10) Só os sucessores, pessoalmente, podem continuar a atividade e só estes podem ocupar a posição jurídica de empregador, pois que, consubstanciando a posição de empregador o exercício de direitos e obrigações, tal só pode ser feito por pessoas com capacidade jurídica.

11) Não gozando a herança jacente de capacidade jurídica, não pode ser sujeita de qualquer relação jurídica – art. 67º, do CC.

12) Ao não entender assim, o Tribunal da Relação fez uma errada interpretação e violou o disposto no n.º 1, do art. 346 do CT e violou o disposto no art. 67º do CC.

13) Tendo a 1ª instância considerado e julgado que as RR. tinham já aceite a herança, em 11/06/2012 (data anterior ao despedimento das AA.), e de forma expressa, e não tendo tal sido objeto de recurso pelas RR., deve-se ter por transitada em julgado esta parte da sentença.
□ □ □
== Tarefas a realizar ==
1 - Cite, do excerto jurídico sobre a herança, todo o trecho que vai desde "10) Só os sucessores, pessoalmente, podem" até "art. 67º do CC.".
2 - No excerto jurídico sobre a herança, em que data a 1ª instância considerou que as RR. tinham aceite a herança?
3 - Continue o excerto jurídico sobre a herança a partir do ponto em que termina.
□ □ □
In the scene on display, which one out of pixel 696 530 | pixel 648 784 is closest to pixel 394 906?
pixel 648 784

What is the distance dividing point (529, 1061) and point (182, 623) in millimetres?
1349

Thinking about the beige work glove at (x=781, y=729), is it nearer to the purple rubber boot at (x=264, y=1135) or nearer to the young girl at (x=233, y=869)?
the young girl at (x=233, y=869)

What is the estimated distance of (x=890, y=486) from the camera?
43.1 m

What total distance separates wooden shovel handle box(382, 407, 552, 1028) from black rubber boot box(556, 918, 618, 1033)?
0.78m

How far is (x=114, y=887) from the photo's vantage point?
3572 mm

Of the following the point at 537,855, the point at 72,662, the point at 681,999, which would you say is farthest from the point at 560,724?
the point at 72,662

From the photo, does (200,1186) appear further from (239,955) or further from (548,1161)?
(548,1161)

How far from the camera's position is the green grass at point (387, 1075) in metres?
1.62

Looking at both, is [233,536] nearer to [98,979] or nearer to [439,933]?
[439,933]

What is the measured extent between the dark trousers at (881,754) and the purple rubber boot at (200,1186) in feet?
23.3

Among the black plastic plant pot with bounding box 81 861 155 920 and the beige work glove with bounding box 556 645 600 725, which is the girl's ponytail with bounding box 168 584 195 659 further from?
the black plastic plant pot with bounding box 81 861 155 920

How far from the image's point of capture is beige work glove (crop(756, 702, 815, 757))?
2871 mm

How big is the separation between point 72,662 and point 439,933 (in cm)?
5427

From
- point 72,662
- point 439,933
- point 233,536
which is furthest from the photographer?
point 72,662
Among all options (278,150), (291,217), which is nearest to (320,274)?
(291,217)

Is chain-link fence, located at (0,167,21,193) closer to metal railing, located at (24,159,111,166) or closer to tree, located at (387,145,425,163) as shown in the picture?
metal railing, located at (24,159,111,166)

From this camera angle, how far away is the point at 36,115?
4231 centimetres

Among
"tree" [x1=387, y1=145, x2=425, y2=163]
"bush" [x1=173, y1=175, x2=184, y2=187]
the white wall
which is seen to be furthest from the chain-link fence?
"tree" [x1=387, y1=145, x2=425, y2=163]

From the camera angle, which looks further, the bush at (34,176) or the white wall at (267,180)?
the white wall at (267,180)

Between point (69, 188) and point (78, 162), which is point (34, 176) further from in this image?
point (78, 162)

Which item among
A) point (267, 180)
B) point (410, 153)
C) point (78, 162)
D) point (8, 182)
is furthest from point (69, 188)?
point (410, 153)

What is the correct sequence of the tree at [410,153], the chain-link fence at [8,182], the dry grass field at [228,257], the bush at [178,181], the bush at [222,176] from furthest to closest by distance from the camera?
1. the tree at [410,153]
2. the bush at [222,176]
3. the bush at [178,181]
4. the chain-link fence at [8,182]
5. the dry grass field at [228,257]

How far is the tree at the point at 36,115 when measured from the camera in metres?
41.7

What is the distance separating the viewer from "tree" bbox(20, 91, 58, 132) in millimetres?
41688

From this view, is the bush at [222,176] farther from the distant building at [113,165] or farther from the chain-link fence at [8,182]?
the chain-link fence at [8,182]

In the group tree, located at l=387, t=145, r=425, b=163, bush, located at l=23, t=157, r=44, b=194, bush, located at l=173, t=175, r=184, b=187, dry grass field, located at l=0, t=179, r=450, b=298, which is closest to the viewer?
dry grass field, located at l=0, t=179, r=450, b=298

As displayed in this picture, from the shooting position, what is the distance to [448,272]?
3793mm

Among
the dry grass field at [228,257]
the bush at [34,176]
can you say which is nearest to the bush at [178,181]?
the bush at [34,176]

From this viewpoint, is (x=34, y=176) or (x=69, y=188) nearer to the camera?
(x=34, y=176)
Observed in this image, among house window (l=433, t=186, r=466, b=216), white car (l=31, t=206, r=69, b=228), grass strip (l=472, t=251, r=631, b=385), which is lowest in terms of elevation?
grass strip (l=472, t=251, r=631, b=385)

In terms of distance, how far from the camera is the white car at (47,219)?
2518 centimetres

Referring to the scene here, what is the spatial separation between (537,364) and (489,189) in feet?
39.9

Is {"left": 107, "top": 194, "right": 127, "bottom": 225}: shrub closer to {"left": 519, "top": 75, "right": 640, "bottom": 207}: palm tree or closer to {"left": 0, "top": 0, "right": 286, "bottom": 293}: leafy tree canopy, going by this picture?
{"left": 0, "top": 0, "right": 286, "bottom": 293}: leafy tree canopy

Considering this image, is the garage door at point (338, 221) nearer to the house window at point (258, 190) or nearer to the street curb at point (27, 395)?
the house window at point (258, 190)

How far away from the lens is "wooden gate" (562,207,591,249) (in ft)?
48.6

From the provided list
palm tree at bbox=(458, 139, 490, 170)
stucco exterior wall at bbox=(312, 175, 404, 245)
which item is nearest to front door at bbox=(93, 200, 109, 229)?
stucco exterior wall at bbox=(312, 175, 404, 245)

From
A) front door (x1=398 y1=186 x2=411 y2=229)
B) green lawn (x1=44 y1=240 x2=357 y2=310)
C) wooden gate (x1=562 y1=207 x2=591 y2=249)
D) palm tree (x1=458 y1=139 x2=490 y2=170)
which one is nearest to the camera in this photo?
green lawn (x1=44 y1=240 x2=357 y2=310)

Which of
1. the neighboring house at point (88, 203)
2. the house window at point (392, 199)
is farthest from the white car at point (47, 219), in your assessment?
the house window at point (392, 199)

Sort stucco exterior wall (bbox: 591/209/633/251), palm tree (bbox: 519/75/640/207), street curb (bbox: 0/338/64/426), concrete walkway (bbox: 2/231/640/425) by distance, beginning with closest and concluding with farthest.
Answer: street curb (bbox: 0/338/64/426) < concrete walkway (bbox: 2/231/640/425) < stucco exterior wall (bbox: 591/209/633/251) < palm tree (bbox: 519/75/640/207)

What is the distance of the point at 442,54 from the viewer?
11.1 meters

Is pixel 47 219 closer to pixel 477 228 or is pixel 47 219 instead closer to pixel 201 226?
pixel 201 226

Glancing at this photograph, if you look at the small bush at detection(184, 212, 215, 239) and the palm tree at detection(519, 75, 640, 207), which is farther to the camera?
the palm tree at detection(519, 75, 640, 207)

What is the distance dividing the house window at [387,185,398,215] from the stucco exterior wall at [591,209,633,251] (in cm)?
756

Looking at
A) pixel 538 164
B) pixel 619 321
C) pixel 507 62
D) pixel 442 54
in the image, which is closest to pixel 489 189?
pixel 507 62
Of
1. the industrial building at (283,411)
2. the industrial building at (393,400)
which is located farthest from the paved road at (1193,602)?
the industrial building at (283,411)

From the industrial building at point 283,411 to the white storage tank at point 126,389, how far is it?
□ □ □
== Resultados do exercício ==
1 -
10) Só os sucessores, pessoalmente, podem continuar a atividade e só estes podem ocupar a posição jurídica de empregador, pois que, consubstanciando a posição de empregador o exercício de direitos e obrigações, tal só pode ser feito por pessoas com capacidade jurídica.

11) Não gozando a herança jacente de capacidade jurídica, não pode ser sujeita de qualquer relação jurídica – art. 67º, do CC.

12) Ao não entender assim, o Tribunal da Relação fez uma errada interpretação e violou o disposto no n.º 1, do art. 346 do CT e violou o disposto no art. 67º do CC.

2 - Em 11/06/2012.

3 -
14) Os efeitos do julgado, na parte não recorrida, não podem ser prejudicados pela decisão do recurso nem pela anulação do processo – art. 635º, n.º 5, do CPC.

15) O Tribunal da Relação não podia ter decidido, em sede de recurso, em contrário com o decidido pela 1ª instância, já transitado, “que só posteriormente à data do despedimento ilícito das autoras – 31 de agosto de 2012 – as rés aceitaram a herança.”

16) Ao fazê-lo, violou o disposto no n.º 5, do art. 635º, do CPC, e o Acórdão recorrido é nulo, nesta parte, nos termos do disposto na 2ª parte, da al. d), do n.º 1, do art. 615º, aplicável por força do disposto no n.º 1, do art. 666º, do CPC.

17) O encerramento de um estabelecimento, com o consequente despedimento de trabalhadores, face às consequências patrimoniais daí decorrentes, inclusive a nível de responsabilidade civil, não é um ato de administração ordinário da herança.

18) Não sendo um ato de administração da herança, as consequências jurídicas, não constituem um encargo desta, por não integrarem nenhuma das situações previstas no art. 2068º, do CC, não respondendo a herança por tal ato.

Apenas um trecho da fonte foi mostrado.